Description
Feature Type
-
Adding new functionality to pandas
-
Changing existing functionality in pandas
-
Removing existing functionality in pandas
Problem Description
Hi,
as a user of Visual Studio Code, I was happy to see that devcontainer, i.e., a way to develop and run pandas with all its dependencies in an isolated docker container with vscode integration, was supported by pandas.
My assumption is that the devcontainer configuration should allow contributors, new and experienced, to automate tedious tasks away (install dependencies, build pandas, configure vscode), and accelerate pandas development.
However, I felt that the current implementation had some shortcomings:
- It did not allow me, as a new contributor to pandas, to jump right into pandas development, as it did not build pandas automatically (and check for preconditions, such as git tags being present in the fork), and furthermore suffered from filesystem permission issues, as it was acting as
root
within the container. - I wasn't sure how close the environment I would be developing in would be to the one used in GitHub Actions CI workflows, possibly causing troubleshooting issues when a commit works in the devcontainer but not on GH or vice versa.

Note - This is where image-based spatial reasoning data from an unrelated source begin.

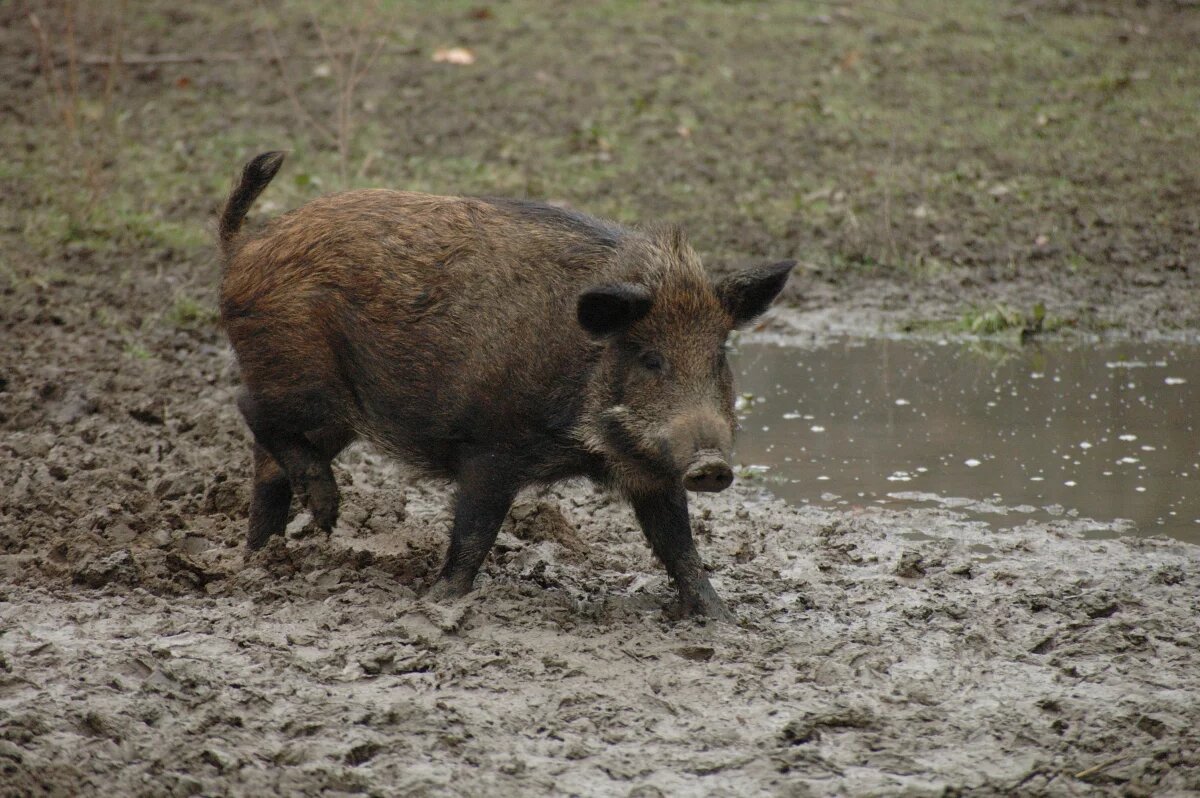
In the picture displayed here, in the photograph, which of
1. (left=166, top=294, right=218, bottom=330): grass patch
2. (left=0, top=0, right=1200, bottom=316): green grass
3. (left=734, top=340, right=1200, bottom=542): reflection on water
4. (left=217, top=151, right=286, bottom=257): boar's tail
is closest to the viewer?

- It didn't fully configure vscode to be compatible with pandas' style guidelines (e.g., 88 character line limit) and toolchain (e.g., pre-commit hooks)
- Many of the vscode configurations were deprecated and to be replaced.
Feature Description / Request for Comments
I opened PR #54845 to address some of these points, though I don't claim to have solved them completely.
@mroeschke made reference to the history of pandas' Dockerfile, e.g., #49981, where docke image size and build times were of concern.
The image size of PR #54845 stands at roughly 1.2 GB, and build time at a few minutes for the docker image itself, plus on the order of ten minutes to have it install the python mamba
environment and build pandas when first launched as a vscode devcontainer.
To better understand how to improve devcontainer support for pandas contributors, I'd like to ask the following:
- What is the
Dockerfile
use case today, aside from being part of the devcontainer setup? Which workflows is the docker image a part of, what are their constraints? - Is there an official docker image built and published by pandas? If so, when are new builds triggered?
Alternative Solutions
Depending on the discussion, one could have, e.g.,
- Separate
Dockerfile
s for the vscode devcontainer use case, and for the other use cases - A common
Dockerfile
containing largely-static OS-level setup (e.g., C++ build dependencies), while the rest that evolves more quickly in the pandas repo is left for devcontainer-specific files and/or the docker image user - A
Dockerfile
that contains a pre-built pandas distribution sourced from themain
branch -- in this case I think one would want to automatically build and publish docker images with each merge, so that users (i.e., contributors) can fetch a ready-made image and start developing.
What are your thoughts on this?